Introduction
In the context of the New Fiscal Pact 2025, the Argentinian tax authority (Agencia de Recaudacion y Control Aduanero – ARCA) has been sending out communications to taxpayers, in particular to exporters that operate with international intermediaries, regarding intercompany transactions that involve an international intermediary. ARCA’s message emphasizes the taxpayer’s requirement to justify in their transfer pricing study that the remuneration received by the related intermediary is related to the risks assumed, the functions performed, and the assets involved in the operation. Otherwise, the excess profit obtained by the intermediary from such operations will be considered as originating from Argentina and must be added to the local income tax return.
Positions
In Argentina, for tax periods prior to December 2018, the substance test for the international intermediary was applied to exporters of commodities and goods with known quotation, with special focus on grains and agricultural products. If the substance test was not satisfied, the exporter had to apply what is known as the ‘sixth method’ for testing their transfer prices (for reference, the export price corresponds to that in effect at the time of shipment or bill of lading). Since the 2018 tax reform, exporters must register the agreement that certifies the operation with the tax administration in order to be exempt from applying the sixth method. In addition, the tax reform extends the obligation to demonstrate the substance of the international intermediary for export and import operations of all types of goods involving a related international intermediary. The information requirement applies if certain, very low, materiality thresholds are exceeded.
Key Takeaways
Taxpayers must prepare and maintain robust documentation to demonstrate the substance of the related international intermediary.

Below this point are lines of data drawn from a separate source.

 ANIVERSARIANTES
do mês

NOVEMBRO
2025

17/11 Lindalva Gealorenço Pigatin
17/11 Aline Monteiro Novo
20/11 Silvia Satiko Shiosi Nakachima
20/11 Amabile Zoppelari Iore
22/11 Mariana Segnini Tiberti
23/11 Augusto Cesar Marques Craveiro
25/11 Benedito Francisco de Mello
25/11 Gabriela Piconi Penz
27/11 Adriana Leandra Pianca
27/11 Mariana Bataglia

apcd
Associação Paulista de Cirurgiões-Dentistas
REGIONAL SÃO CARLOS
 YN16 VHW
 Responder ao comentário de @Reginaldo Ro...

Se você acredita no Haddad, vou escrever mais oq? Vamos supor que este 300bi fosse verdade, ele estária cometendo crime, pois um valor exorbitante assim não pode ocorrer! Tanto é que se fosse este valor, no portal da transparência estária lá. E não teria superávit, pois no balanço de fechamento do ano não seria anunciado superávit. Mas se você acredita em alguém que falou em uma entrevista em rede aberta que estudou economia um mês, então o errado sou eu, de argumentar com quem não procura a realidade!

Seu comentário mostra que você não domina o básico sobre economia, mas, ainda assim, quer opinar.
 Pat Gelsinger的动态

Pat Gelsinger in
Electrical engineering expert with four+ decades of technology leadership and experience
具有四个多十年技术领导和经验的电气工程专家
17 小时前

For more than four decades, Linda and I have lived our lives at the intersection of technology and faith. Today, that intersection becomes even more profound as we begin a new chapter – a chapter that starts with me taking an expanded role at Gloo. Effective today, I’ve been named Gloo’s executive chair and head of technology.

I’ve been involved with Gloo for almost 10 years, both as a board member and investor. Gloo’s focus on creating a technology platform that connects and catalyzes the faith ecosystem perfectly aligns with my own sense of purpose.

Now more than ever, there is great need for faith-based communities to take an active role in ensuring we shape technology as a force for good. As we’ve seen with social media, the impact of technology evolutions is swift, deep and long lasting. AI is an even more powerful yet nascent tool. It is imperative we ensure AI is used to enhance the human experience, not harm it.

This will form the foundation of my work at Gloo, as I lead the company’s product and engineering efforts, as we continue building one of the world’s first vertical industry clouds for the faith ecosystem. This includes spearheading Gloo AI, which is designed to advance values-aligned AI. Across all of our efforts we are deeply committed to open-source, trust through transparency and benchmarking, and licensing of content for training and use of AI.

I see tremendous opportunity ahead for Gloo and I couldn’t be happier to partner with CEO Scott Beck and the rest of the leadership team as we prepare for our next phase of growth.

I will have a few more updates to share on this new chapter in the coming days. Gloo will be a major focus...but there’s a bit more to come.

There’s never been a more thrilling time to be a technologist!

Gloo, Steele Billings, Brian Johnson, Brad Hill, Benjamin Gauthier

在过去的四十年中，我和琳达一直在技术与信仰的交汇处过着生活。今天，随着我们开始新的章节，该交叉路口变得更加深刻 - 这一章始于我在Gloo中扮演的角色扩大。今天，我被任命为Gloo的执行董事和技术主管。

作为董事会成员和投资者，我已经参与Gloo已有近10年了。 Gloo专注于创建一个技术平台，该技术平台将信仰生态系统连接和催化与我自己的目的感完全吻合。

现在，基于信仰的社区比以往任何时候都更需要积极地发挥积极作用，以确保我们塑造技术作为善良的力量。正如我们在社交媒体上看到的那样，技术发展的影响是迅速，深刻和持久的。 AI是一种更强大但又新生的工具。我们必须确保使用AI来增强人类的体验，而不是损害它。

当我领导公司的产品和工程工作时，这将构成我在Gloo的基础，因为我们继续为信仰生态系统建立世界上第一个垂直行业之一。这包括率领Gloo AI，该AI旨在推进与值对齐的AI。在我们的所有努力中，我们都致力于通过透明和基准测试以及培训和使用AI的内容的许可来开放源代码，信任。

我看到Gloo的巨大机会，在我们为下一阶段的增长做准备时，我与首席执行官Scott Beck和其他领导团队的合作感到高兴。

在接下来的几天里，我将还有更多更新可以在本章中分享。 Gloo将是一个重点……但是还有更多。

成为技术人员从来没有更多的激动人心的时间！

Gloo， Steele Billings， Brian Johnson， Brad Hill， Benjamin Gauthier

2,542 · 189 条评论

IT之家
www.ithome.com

Therefore, it is crucial to accurately delineate the actual transaction, perform a functional analysis accordingly, and demonstrate substance by providing sufficient information about the trading entity, for example the number of employees, assets, financial statements, agreements/contracts, accounting certifications, etc. From a local perspective, although all the relevant documentation might be complex to obtain considering the confidentiality and sensitivity of the information, it will significantly reduce the risk of tax adjustments and even customs issues.